===== Data records =====
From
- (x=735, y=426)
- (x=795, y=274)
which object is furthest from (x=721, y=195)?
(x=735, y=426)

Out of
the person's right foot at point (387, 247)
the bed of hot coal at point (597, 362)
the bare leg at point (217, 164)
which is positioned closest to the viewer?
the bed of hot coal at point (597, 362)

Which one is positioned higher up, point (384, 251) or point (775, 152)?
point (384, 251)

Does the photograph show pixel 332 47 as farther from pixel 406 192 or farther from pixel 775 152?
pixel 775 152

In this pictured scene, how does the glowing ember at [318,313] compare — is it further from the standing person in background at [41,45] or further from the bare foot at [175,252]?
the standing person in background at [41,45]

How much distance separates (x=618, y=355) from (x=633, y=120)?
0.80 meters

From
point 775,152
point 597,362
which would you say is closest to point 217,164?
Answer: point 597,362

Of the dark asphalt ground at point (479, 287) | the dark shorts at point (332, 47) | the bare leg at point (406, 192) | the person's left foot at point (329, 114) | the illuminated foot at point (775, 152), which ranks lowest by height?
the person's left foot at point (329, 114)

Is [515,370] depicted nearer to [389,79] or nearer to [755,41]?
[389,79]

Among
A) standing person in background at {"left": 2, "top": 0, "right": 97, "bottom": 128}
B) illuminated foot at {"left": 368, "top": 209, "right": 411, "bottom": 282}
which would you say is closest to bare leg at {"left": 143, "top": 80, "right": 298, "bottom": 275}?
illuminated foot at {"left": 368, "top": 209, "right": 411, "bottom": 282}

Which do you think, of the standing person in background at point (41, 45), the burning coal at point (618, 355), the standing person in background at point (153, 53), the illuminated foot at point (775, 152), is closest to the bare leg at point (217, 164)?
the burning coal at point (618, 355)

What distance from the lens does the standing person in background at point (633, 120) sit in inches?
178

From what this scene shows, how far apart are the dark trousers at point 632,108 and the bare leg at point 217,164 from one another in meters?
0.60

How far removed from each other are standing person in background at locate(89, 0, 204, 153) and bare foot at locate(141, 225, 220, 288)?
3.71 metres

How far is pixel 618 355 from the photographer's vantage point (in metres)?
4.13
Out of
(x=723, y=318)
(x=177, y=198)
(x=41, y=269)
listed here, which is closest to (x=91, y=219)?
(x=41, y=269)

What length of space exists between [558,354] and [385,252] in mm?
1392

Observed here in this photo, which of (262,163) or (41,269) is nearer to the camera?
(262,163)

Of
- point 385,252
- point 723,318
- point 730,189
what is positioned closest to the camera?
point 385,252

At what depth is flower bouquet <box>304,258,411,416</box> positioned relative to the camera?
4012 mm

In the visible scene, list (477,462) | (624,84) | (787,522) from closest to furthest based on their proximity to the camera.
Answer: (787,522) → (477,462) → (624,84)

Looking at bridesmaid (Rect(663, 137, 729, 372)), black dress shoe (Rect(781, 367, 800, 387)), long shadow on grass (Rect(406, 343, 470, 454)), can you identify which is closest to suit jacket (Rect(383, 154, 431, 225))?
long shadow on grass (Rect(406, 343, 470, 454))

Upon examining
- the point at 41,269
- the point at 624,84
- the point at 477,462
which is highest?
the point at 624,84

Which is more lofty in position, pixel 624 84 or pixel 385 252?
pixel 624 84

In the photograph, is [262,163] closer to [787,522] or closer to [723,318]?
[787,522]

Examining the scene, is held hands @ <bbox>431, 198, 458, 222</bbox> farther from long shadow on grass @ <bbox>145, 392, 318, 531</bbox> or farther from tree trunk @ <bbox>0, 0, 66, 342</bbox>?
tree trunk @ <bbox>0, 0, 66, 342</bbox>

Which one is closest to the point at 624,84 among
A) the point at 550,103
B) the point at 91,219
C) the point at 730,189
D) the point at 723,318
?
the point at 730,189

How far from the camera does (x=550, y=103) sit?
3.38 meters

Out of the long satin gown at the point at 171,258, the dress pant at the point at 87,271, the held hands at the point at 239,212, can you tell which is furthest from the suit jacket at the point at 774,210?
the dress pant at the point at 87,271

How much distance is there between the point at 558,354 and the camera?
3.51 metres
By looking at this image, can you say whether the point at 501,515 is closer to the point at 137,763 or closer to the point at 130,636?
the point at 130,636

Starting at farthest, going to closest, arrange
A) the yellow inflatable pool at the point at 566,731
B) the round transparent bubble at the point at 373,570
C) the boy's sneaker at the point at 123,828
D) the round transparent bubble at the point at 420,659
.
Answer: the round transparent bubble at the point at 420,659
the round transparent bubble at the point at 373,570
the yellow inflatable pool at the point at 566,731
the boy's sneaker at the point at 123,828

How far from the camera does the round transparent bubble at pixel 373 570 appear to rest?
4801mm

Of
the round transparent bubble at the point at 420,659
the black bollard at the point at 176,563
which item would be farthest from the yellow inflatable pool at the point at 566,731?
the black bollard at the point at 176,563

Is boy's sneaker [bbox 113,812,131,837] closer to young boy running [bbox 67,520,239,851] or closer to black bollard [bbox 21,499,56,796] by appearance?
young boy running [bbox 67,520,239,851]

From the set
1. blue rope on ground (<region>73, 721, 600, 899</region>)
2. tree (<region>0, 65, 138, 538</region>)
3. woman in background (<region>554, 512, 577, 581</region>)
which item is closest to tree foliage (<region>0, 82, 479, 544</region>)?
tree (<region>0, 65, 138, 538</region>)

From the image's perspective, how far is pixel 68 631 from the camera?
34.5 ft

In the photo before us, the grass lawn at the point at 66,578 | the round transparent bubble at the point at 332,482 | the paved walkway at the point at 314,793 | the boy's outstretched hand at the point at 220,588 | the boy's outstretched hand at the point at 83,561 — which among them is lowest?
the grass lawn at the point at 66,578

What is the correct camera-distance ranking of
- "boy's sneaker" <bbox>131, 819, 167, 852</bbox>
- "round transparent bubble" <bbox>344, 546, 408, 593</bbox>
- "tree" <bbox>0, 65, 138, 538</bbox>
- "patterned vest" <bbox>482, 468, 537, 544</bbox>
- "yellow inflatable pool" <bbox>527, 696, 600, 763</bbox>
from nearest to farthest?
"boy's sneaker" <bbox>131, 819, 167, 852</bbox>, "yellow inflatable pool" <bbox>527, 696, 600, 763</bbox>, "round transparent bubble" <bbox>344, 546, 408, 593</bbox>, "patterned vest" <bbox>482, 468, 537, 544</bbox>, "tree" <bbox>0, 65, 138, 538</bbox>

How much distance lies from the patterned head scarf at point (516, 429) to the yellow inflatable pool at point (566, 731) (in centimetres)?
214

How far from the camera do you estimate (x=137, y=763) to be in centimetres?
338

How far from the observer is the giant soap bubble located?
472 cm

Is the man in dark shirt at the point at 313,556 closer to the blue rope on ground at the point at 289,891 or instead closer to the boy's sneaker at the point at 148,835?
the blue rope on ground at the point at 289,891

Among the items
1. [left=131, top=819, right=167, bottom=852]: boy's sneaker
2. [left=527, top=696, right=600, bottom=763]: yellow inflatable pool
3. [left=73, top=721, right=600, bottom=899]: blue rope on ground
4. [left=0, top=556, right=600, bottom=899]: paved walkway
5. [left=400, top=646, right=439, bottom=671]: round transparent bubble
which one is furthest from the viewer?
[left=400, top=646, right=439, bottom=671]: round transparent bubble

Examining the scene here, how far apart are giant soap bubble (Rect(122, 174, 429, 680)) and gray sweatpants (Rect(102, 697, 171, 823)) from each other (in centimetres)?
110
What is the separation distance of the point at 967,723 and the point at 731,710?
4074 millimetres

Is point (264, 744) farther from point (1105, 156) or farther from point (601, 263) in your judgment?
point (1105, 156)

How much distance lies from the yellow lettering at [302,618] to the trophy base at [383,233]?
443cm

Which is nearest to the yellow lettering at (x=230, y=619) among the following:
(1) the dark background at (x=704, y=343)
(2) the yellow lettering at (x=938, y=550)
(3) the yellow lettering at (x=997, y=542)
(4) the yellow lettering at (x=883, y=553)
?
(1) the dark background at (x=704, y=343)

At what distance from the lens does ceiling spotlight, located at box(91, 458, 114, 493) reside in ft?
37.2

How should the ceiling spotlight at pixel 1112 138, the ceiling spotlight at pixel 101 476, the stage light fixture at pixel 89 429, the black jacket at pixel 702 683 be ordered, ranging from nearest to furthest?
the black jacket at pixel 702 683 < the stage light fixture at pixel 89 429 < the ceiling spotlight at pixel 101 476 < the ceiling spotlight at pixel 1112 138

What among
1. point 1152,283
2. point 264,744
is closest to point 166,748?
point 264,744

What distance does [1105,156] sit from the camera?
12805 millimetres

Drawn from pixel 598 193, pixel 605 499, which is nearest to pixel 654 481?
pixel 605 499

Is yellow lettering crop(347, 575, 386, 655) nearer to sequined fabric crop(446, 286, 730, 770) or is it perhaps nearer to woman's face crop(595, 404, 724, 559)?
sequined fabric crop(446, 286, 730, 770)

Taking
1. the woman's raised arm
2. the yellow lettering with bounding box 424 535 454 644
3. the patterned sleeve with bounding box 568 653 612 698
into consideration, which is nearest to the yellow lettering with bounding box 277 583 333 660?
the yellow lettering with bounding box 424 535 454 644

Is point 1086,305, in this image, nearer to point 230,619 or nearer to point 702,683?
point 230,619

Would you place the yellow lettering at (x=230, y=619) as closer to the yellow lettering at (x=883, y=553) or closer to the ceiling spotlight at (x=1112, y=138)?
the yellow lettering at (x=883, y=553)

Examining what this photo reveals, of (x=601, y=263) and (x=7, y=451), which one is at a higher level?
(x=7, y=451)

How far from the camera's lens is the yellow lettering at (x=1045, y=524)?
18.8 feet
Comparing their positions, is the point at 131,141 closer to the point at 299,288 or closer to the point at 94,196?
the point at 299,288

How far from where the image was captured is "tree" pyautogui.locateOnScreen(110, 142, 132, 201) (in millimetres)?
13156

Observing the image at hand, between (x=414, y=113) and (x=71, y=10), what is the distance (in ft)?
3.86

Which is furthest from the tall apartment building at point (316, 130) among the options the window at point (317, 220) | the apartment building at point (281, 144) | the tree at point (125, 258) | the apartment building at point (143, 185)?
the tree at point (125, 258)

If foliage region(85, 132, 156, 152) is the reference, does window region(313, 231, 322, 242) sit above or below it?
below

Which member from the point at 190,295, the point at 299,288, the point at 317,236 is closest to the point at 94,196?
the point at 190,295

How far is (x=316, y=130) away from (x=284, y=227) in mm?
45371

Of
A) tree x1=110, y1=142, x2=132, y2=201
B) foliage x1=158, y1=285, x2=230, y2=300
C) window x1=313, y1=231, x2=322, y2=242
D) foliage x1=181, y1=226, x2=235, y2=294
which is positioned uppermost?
=====
**Exercise**
Format as a JSON list of strings the lines starting at the line that contains "How far from the camera do you" and ending at the line that contains "4074 millimetres", one string per line and with blank lines omitted.

**Solved exercise**
[
  "How far from the camera do you estimate (x=137, y=763) to be in centimetres?",
  "338",
  "How far from the observer is the giant soap bubble located?",
  "472 cm",
  "Is the man in dark shirt at the point at 313,556 closer to the blue rope on ground at the point at 289,891 or instead closer to the boy's sneaker at the point at 148,835?",
  "the blue rope on ground at the point at 289,891",
  "Among the items",
  "1. [left=131, top=819, right=167, bottom=852]: boy's sneaker",
  "2. [left=527, top=696, right=600, bottom=763]: yellow inflatable pool",
  "3. [left=73, top=721, right=600, bottom=899]: blue rope on ground",
  "4. [left=0, top=556, right=600, bottom=899]: paved walkway",
  "5. [left=400, top=646, right=439, bottom=671]: round transparent bubble",
  "which one is furthest from the viewer?",
  "[left=400, top=646, right=439, bottom=671]: round transparent bubble",
  "Examining the scene here, how far apart are giant soap bubble (Rect(122, 174, 429, 680)) and gray sweatpants (Rect(102, 697, 171, 823)) from each other (in centimetres)?",
  "110",
  "What is the separation distance of the point at 967,723 and the point at 731,710?",
  "4074 millimetres"
]